In stories, there comes a point where the protagonist faces something about themselves, where they realize that what they thought they wanted or needed wasn’t what they truly needed. To move forward, they need to make a tremendous change. They risk losing something vital either way, as all decisions entail risk or loss.

The same goes for learning, even ideas, crafts, new skills or otherwise. Somewhere along the way, when studying in a class or course, when learning from a mentor, we face this moment, this threshold of change. If there was no change, there would be no learning.

Learning, beyond some ability to regurgitate by rote, is a fundamental refashioning of our own fabric. And what can be as scary as changing ourselves?

But there is this beautiful idea I’d read from Paul Tillich – that anxiety is directed at some unclear cloud, while fear is directed at a single object. While anxiety is pervasive, we can point to a fear.

When we pay attention to our worries, they become fears – something we directly see. While this might seem terribly unwanted, it is again the same as it is in story.

Once we have an object to fear, once we can point at it, we can now mount courage. Looking at the fear, we can ask:

> “What about this do I fear?”

It’s not about throwing one’s self into something new, taking impulsive risks, or the like.

It’s fine and often preferable to be calculated in taking action. We can always pause and allow our thoughts and ideas, emotions and concerns to settle. But once they have, once new information is no longer coming in, once new creative approaches no longer come to mind, our options are now in front of us.

Any decision involves risk or loss.

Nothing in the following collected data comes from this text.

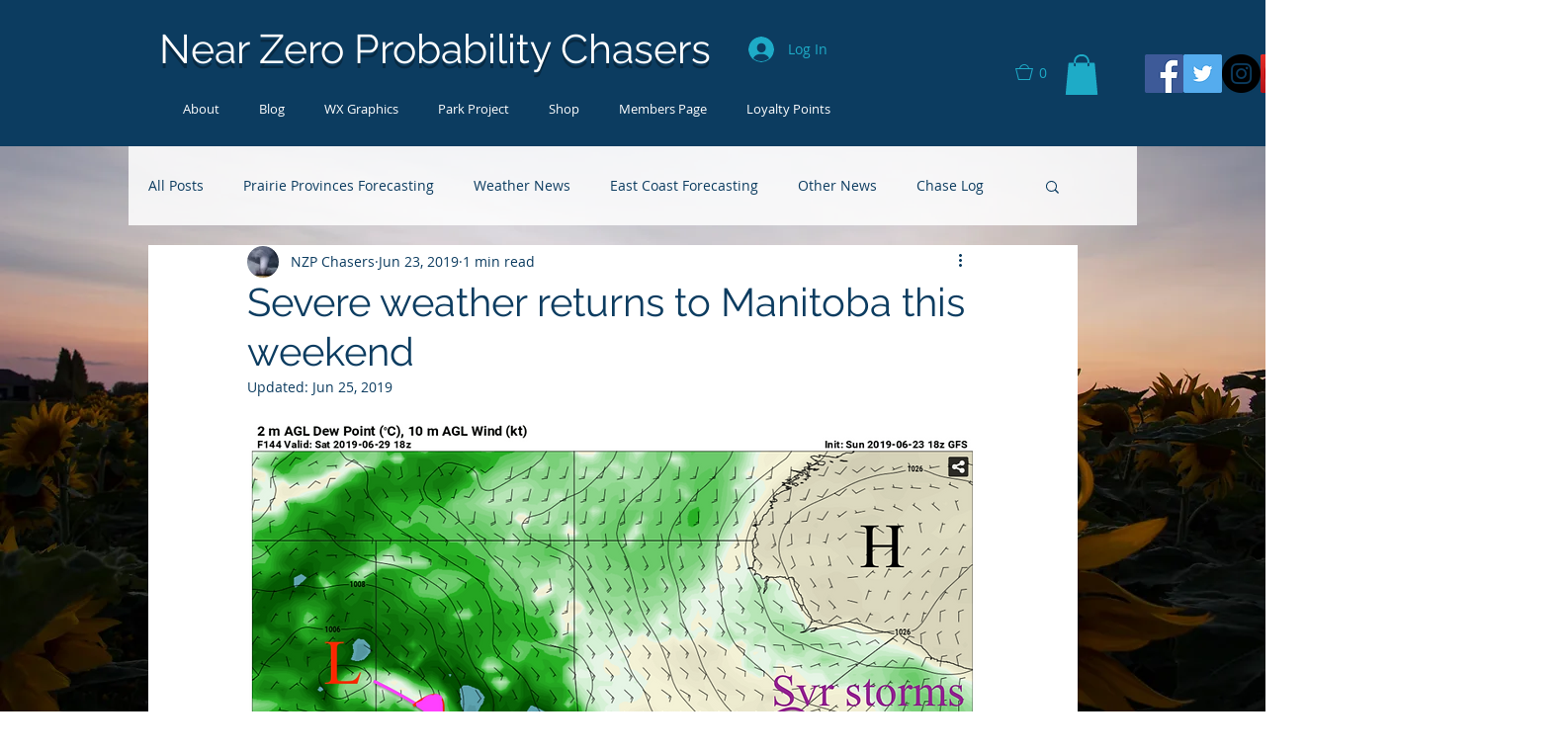

--- FILE ---
content_type: text/html; charset=utf-8
request_url: https://www.google.com/recaptcha/api2/aframe
body_size: 270
content:
<!DOCTYPE HTML><html><head><meta http-equiv="content-type" content="text/html; charset=UTF-8"></head><body><script nonce="UrfBJRZDPQNdqoMODEkRSQ">/** Anti-fraud and anti-abuse applications only. See google.com/recaptcha */ try{var clients={'sodar':'https://pagead2.googlesyndication.com/pagead/sodar?'};window.addEventListener("message",function(a){try{if(a.source===window.parent){var b=JSON.parse(a.data);var c=clients[b['id']];if(c){var d=document.createElement('img');d.src=c+b['params']+'&rc='+(localStorage.getItem("rc::a")?sessionStorage.getItem("rc::b"):"");window.document.body.appendChild(d);sessionStorage.setItem("rc::e",parseInt(sessionStorage.getItem("rc::e")||0)+1);localStorage.setItem("rc::h",'1763949685873');}}}catch(b){}});window.parent.postMessage("_grecaptcha_ready", "*");}catch(b){}</script></body></html>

Otherwise, there would be no decision. And with the realization that not acting is as much a decision as any other, we can then…

Act.

Learning is an action, and one that involves risk and loss, sometimes solely the most precious resource of time, and often more. But as an action, it is one we can consciously decide to take on in order to discover and move forward.

## Summary

Learning begins with a clear and conscious decision.